Но тогда она рискует, что все станет известно, что ее позор окажется у всех на виду? Кэролайн Райан, профессор, прелестная, умная Кэти Райан не может даже удержать собственного мужа? Как ты думаешь, что это она натворила? Так станут шептать друзья за ее спиной. Конечно, все заявят, что это не ее вина, но потом замолчат и сконфуженно опустят глаза, а мгновение спустя начнут спрашивать, почему она не повела себя иначе, почему не заметила признаков его неудовлетворенности, ведь семейная жизнь, в конце концов, редко зависит лишь от одного партнера, к тому же Джек не похож на мужчину, который ищет развлечения на стороне, правда? Она будет чувствовать себя смущенной и расстроенной, хуже чем когда-либо в своей жизни, подумала она, на мгновение забыв о том, что у нее были и куда более трудные моменты.

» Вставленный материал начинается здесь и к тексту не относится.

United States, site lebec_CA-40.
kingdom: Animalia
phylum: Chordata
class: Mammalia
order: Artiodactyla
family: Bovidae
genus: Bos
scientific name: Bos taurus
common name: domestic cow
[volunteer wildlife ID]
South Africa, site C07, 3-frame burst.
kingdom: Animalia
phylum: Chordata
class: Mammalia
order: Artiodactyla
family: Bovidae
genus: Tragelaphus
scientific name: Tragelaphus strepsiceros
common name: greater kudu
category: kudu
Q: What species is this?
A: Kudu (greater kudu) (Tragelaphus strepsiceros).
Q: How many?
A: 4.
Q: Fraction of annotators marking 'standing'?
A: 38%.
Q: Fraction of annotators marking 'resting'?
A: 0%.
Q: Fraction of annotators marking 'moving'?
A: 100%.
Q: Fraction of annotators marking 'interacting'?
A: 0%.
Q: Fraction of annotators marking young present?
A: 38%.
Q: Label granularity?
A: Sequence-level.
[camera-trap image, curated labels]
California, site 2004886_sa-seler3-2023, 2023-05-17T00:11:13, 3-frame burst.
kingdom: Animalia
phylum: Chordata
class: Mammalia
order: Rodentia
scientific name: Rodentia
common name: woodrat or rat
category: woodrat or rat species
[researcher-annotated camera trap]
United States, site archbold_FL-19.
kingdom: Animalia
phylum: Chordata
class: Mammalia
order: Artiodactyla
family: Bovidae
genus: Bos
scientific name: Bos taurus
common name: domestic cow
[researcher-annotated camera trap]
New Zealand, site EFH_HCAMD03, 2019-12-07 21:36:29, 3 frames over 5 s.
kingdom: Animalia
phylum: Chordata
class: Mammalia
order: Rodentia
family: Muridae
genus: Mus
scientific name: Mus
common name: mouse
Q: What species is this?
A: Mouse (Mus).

Все казалось таким непонятным и запутанным. Но Кэти не знала, как поступить, хотя понимала, что бездействие губительней всего. Неужели она в ловушке? Неужели у нее нет выхода?

– У тебя что-нибудь случилось, мамочка? – спросила Салли, прижимая к себе Барби.

– Нет, милая, ничего, только оставь пока маму в покое, ладно?

– Джек говорит, что просит прощения. Можно ему выйти из своей комнаты?

– Можно – если он обещает вести себя хорошо.

– О'кей! – Салли выбежала в коридор.

Неужели все так просто? – подумала Кэти. Она могла простить ему почти все. Может, простить и это? Не потому, что ей так хотелось простить его, нет. Просто здесь речь шла не только о ее гордости. Речь шла и о детях, а детям нужен отец, даже если этот отец почти не обращает на них внимания. Неужели ее гордость важнее? А с другой стороны – какой станет их жизнь, если мама и папа не ладят между собой? Разве это не пагубнее? В конце концов, она всегда может найти себе.., другого Джека?

Она снова заплакала. Кэти плакала от собственной беспомощности, от своей неспособности найти правильное решение, от причиненной ей обиды. Эти слезы никак не помогали разрешить ее трудности, только ухудшали положение. Часть ее сознания хотела, чтобы он ушел. Другая часть – настаивала, чтобы он вернулся. Но ни та, ни другая не знали, как поступить.

* * *

– Надеюсь, вы понимаете, что наш разговор не подлежит разглашению, – слова следователя звучали не вопросом, а утверждением. Сидящий перед ним мужчина был невысок ростом, явно страдал от лишней полноты, обращали на себя внимание его мягкие розовые руки. Усы а 1а Бисмарк были скорее всего попыткой выглядеть мужественным. На самом деле эта попытка была неудачной, и мужчина не производил серьезного впечатления, пока следователь не присмотрелся к его лицу. Темные глаза доктора были на удивление проницательными и не упускали ничего.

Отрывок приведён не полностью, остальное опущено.